__Work to complete__
[a] From the "Triumph and Disaster" text, reproduce without changes the part that opens with the words containing "If you can talk" and closes with "Man, my son!".
[b] In the "Triumph and Disaster" text, which poem does the writer call one of the most important things read in recent memory?

++++ Passage provided ++++

Triumph and Disaster

One of the most important things I’ve read in recent memory is the poem ‘If’ by Rudyard Kipling.

If you can keep your head when all about you   
    Are losing theirs and blaming it on you,   
If you can trust yourself when all men doubt you,
    But make allowance for their doubting too;   
If you can wait and not be tired by waiting,
    Or being lied about, don’t deal in lies,
Or being hated, don’t give way to hating,
    And yet don’t look too good, nor talk too wise:
 
If you can dream—and not make dreams your master;   
    If you can think—and not make thoughts your aim;   
If you can meet with Triumph and Disaster
    And treat those two impostors just the same;   
If you can bear to hear the truth you’ve spoken
    Twisted by knaves to make a trap for fools,
Or watch the things you gave your life to, broken,
    And stoop and build ’em up with worn-out tools:
 
If you can make one heap of all your winnings
    And risk it on one turn of pitch-and-toss,
And lose, and start again at your beginnings
    And never breathe a word about your loss;
If you can force your heart and nerve and sinew
    To serve your turn long after they are gone,   
And so hold on when there is nothing in you
    Except the Will which says to them: ‘Hold on!’
 
If you can talk with crowds and keep your virtue,   
    Or walk with Kings—nor lose the common touch,
If neither foes nor loving friends can hurt you,
    If all men count with you, but none too much;
If you can fill the unforgiving minute
    With sixty seconds’ worth of distance run,   
Yours is the Earth and everything that’s in it,   
    And—which is more—you’ll be a Man, my son!

++++ Record extracts ++++

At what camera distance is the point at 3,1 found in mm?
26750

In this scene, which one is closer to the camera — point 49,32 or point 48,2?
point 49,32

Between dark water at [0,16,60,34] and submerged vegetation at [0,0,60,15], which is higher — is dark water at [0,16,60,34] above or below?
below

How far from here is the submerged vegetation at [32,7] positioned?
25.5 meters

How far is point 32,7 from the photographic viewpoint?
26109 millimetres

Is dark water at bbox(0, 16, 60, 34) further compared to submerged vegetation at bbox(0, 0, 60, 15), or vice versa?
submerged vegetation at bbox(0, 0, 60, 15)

++++
++++ Record extracts ++++

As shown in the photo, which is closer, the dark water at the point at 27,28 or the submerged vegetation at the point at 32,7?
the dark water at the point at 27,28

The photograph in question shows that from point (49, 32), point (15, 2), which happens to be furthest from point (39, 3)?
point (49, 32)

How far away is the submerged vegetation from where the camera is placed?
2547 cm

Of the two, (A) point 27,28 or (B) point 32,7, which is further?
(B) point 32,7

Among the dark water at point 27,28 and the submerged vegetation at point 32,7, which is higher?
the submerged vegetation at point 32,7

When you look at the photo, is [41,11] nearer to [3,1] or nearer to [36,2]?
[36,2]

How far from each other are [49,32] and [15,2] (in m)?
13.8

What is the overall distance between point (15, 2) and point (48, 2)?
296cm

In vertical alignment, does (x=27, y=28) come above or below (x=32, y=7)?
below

++++

__Exercise responses__
[a]
If you can talk with crowds and keep your virtue,   
    Or walk with Kings—nor lose the common touch,
If neither foes nor loving friends can hurt you,
    If all men count with you, but none too much;
If you can fill the unforgiving minute
    With sixty seconds’ worth of distance run,   
Yours is the Earth and everything that’s in it,   
    And—which is more—you’ll be a Man, my son!

[b] The poem 'If' by Rudyard Kipling.